GOAL OF THE EXERCISE:
In the material below, write out each line word for word and omit the pictures.

DATA BELOW:
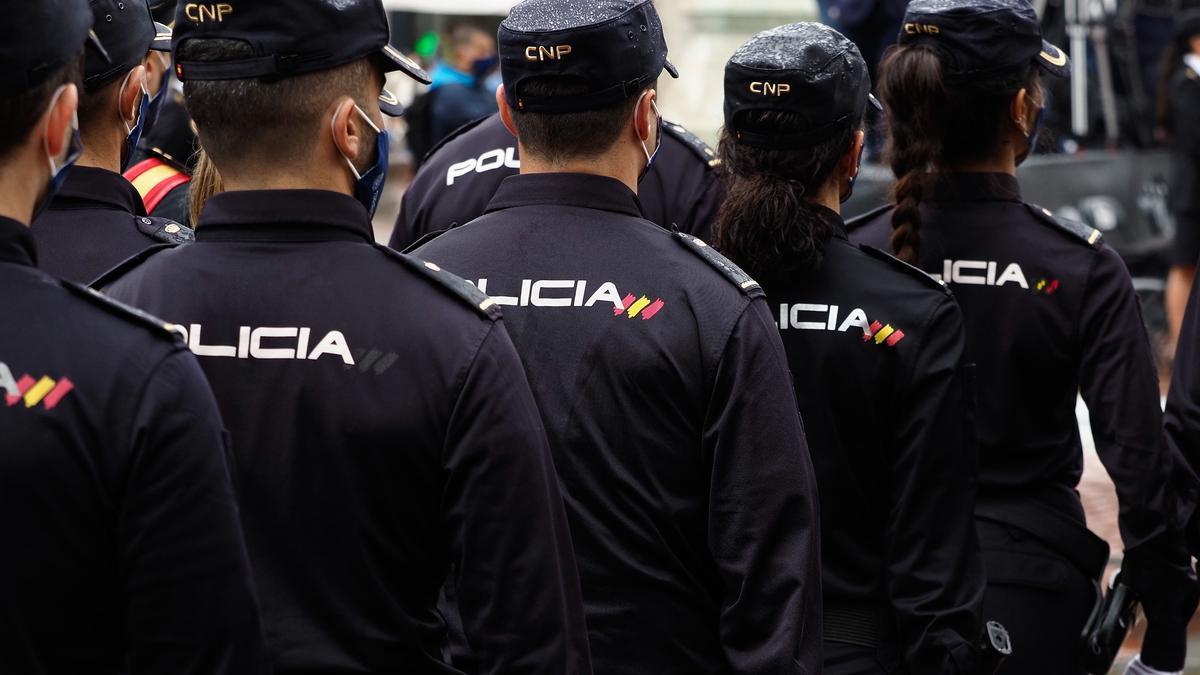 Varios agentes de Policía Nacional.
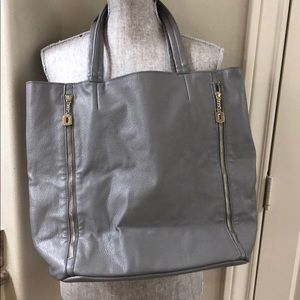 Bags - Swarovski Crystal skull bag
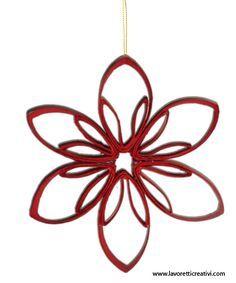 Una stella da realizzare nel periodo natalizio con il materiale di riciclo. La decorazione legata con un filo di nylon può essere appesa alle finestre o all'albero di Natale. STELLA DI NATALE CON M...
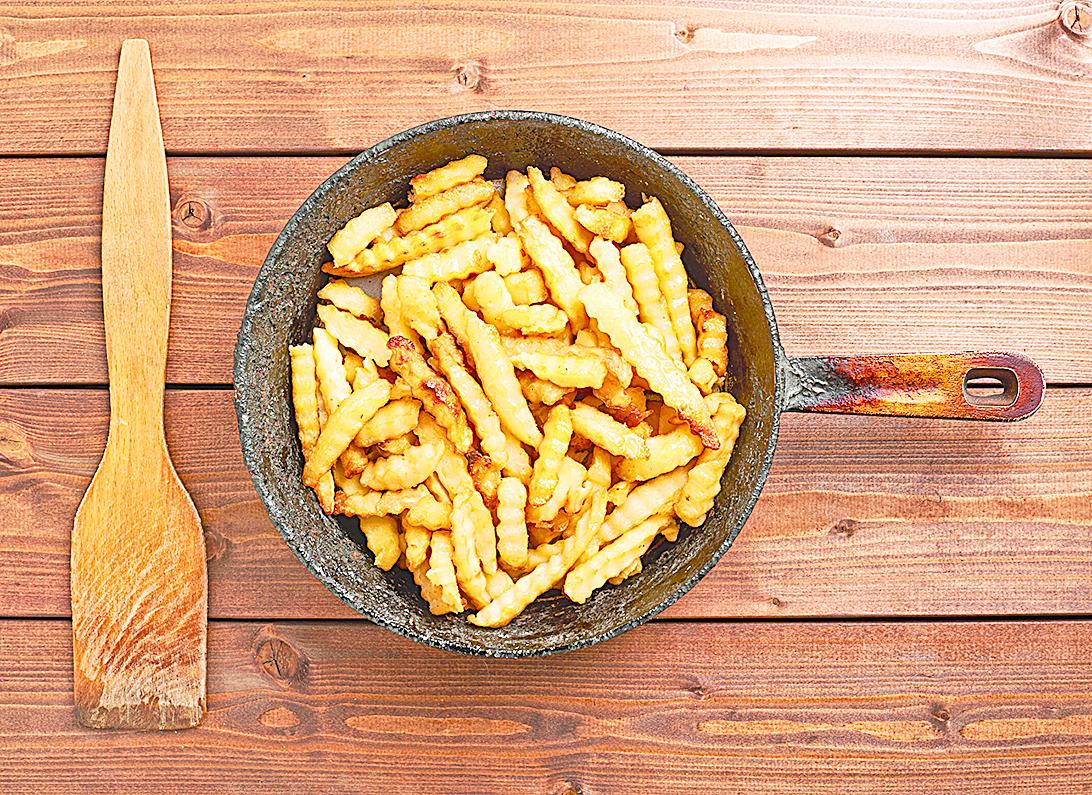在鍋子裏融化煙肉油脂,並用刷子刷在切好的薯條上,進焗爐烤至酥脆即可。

SOLUTION FOR THIS PROBLEM:
 Varios agentes de Policía Nacional.
 Bags - Swarovski Crystal skull bag
 Una stella da realizzare nel periodo natalizio con il materiale di riciclo. La decorazione legata con un filo di nylon può essere appesa alle finestre o all'albero di Natale. STELLA DI NATALE CON M...
在鍋子裏融化煙肉油脂,並用刷子刷在切好的薯條上,進焗爐烤至酥脆即可。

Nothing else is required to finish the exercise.